Within the data that follows, set down exactly the lines from the one containing "Consider this experimental" through the one containing "Researchers evaluated several", both ends included.

═══ SUPPLIED ENTRIES

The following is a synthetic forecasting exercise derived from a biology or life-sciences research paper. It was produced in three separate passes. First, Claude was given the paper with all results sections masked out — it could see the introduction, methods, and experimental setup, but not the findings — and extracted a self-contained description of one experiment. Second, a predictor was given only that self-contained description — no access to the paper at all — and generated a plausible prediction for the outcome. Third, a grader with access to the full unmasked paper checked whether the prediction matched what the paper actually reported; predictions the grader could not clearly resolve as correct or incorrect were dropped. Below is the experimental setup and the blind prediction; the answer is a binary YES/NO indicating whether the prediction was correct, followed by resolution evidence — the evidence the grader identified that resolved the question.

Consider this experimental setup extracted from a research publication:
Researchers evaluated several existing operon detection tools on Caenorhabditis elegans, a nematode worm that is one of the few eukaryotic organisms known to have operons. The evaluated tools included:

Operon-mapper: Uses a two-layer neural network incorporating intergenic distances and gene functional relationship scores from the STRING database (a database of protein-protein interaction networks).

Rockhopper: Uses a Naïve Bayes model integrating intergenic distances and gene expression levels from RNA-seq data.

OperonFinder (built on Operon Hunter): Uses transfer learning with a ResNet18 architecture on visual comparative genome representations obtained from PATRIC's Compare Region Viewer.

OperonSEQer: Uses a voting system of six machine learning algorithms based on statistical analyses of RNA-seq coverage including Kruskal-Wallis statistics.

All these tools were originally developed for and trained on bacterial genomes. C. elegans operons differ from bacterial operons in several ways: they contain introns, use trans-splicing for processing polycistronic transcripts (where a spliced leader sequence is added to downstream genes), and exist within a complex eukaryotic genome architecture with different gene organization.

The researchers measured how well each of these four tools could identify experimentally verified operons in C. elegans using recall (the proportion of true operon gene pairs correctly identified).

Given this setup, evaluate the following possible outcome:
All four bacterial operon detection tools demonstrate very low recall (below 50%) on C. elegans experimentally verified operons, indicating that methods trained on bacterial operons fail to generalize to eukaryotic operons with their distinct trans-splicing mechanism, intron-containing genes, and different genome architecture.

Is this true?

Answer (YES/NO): NO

══════

» RESPONSE FOR THIS EXERCISE:
Consider this experimental setup extracted from a research publication:
Researchers evaluated several existing operon detection tools on Caenorhabditis elegans, a nematode worm that is one of the few eukaryotic organisms known to have operons. The evaluated tools included:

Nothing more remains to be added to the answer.